Continuité écologique des cours d’eau

Faut s’accrocher, c’est pas gagné

 
Isère
Le Dossier

Pascal Roche
Onema

 

Ponts, seuils, barrages, digues… dégradent la fonctionnalité des corridors rivulaires. En Isère, l’Onema a entrepris de recenser les ouvrages susceptibles de gêner les déplacements de la faune piscicole et le transport de sédiments. Pas facile…

Rétablir la continuité écologique sur les cours d’eau. Certes. Mais par où commencer ? Quelles solutions adopter ? Comment faire avancer les projets, lever les blocages ?
L’Office national de l’eau et des milieux aquatiques a choisi une réponse pragmatique en Isère, croisant les critères d’intérêt environnemental et ceux de faisabilité technique et économique.
Dans un premier temps, cent quatre-vingts ouvrages, faisant obstacle à la continuité écologique des cours d’eau et
nécessitant une action, ont été répertoriés, pour ensuite être prioriser (seule une petite partie pourra être traitée d’ici 2012, échéance Grenelle).
Restait alors à choisir un type d’intervention adapté pour chacun d’eux sachant qu’il convient de rétablir à la fois les continuités biologique et sédimentaire.

Parmi les solutions, la plus efficace, la plus durable et généralement la moins coûteuse consiste en l’arasement de l’ouvrage. Pas toujours possible, elle est cependant souvent envisageable car plus de la moitié des constructions sont actuellement sans usage. Pour les autres, il faut recourir à l’aménagement de passes à poissons et d’organes mobiles permettant le transit périodique des sédiments. Il est possible aussi de faire passer l’obstacle aux poissons en recourant à des systèmes de piégeage-transport. Ce type de solution, qui nécessite une intervention humaine, est mise en œuvre par EDF sur la Garonne par exemple. Les sédiments grossiers piégés en queue de retenue des grands barrages peuvent aussi être acheminés par route à l’aval.

Une fois les solutions techniques entrevues, vient la phase de concertation avec le propriétaire de l’ouvrage. D’abord le convaincre, car pour lui l’intérêt n’est souvent pas évident. Quoi de plus normal ! Les poissons sont muets, quant aux sédiments bloqués, ils sont soit laissés dans la retenue, soit enlevés périodiquement par curages ou chasses (avec les impacts négatifs que l’on connaît).
Deux outils permettent de convaincre. D’une part, l’Agence de l’eau Rhône-Méditerranée-Corse a mis en place un financement très incitatif pouvant aller jusqu’à 80 % du montant d’un projet (50 % pour l’ancien plafond). D’autre part, un outil réglementaire en préparation prévoit la révision du classement des cours d’eau au titre de la continuité.
Il y a donc une opportunité à saisir, avant que les financements ne soient moins substantiels et que le droit n’impose d’intervenir.
Les oppositions restent malgré tout importantes. Certains usagers organisés, principalement les producteurs d’électricité, craignent que la rentabilité des installations diminue. D’autres, comme les Amis des moulins, se méfient des contraintes. Par crainte de voir disparaître un obstacle qui bloquerait les poissons, certains pêcheurs s’opposent aux projets malgré les efforts de la fédération de pêche en faveur de la continuité biologique.

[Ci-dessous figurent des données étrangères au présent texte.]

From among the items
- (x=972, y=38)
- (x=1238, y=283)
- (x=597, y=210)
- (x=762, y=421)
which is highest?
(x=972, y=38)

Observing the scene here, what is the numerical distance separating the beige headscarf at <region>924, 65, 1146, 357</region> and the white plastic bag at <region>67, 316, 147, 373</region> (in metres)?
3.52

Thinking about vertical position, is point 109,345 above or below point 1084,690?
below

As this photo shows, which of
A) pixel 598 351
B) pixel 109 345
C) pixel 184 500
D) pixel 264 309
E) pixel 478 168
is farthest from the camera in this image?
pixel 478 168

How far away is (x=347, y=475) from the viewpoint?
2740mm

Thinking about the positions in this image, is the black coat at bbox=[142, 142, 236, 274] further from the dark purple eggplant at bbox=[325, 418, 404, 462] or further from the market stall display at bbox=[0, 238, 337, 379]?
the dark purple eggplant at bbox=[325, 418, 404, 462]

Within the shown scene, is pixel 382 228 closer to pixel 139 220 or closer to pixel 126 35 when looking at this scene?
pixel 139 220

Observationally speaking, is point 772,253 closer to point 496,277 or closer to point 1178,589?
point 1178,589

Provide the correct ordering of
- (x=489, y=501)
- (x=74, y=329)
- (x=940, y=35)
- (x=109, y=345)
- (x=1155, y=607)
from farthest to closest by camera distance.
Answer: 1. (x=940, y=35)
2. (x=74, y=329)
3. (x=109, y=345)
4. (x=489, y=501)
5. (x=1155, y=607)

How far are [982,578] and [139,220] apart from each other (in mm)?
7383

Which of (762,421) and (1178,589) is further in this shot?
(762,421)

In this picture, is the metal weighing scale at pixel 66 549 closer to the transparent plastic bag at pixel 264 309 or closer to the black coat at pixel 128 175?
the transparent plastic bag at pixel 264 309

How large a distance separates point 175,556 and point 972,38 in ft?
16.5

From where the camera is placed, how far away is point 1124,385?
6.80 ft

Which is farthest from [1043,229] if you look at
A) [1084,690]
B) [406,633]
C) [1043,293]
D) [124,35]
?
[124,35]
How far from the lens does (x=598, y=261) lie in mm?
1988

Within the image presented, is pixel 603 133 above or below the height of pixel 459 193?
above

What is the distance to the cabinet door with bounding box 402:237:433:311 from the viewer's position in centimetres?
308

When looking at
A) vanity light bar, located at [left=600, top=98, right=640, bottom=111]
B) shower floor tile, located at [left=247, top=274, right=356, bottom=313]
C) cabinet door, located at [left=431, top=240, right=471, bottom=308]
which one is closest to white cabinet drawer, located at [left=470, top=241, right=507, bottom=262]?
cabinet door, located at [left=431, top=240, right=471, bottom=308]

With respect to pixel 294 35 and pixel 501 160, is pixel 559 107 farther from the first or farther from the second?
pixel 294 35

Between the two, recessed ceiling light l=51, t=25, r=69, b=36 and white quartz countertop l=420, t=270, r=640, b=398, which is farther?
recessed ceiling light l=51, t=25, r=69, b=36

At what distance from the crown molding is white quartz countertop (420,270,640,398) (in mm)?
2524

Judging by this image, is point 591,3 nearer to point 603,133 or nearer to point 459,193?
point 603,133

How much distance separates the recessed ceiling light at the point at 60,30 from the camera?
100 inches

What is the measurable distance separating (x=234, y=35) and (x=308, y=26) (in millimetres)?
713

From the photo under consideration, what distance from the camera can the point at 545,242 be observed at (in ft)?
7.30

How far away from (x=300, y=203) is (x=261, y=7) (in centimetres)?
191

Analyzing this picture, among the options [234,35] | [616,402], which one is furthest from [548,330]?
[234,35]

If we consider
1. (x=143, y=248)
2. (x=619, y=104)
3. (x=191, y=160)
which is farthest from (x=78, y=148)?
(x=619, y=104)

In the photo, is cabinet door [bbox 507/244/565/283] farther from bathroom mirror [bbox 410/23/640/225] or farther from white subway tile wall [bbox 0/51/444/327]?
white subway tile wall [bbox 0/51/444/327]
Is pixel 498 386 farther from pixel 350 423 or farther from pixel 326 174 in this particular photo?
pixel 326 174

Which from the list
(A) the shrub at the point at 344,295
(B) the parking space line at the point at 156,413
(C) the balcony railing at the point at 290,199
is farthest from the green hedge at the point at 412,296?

Par ailleurs, deux objectifs peu compatibles augmentent la difficulté. D’une part, on vise le bon état écologique des cours d’eau et, d’autre part, le développement de la production hydroélectrique afin de diminuer les émissions de gaz à effet de serre et la dépendance énergétique.
L’objectif de continuité écologique a jusqu’ici fait défaut. Il n’a concerné qu’une minorité d’ouvrages à l’occasion de créations récentes ou de renouvellement d’autorisations ou de concessions. Sur le Rhône ou sur l’Isère par exemple, où les revenus tirés de l’hydroélectricité sont substantiels, les oppositions à la mise en place de dispositifs de franchissement (ouvrages prioritaires) sont encore très fortes. Pourtant l’équipement avec une passe à poissons de certains barrages comme celui de Sault-Brénaz permettrait de rétablir la continuité écologique sur plus de 100 km, en complément du barrage de Jons (prévu pour 2011).
L’enlèvement d’ouvrages sans utilité est aussi difficile à faire admettre, sans doute du fait de l’attachement à l’existant et de la méconnaissance des effets négatifs des obstacles. Des projets comme le programme européen Couloirs de vie sont en cours, d’autres comme l’enlèvement d’un seuil sur le Guiers vif ont abouti grâce à une volonté concertée.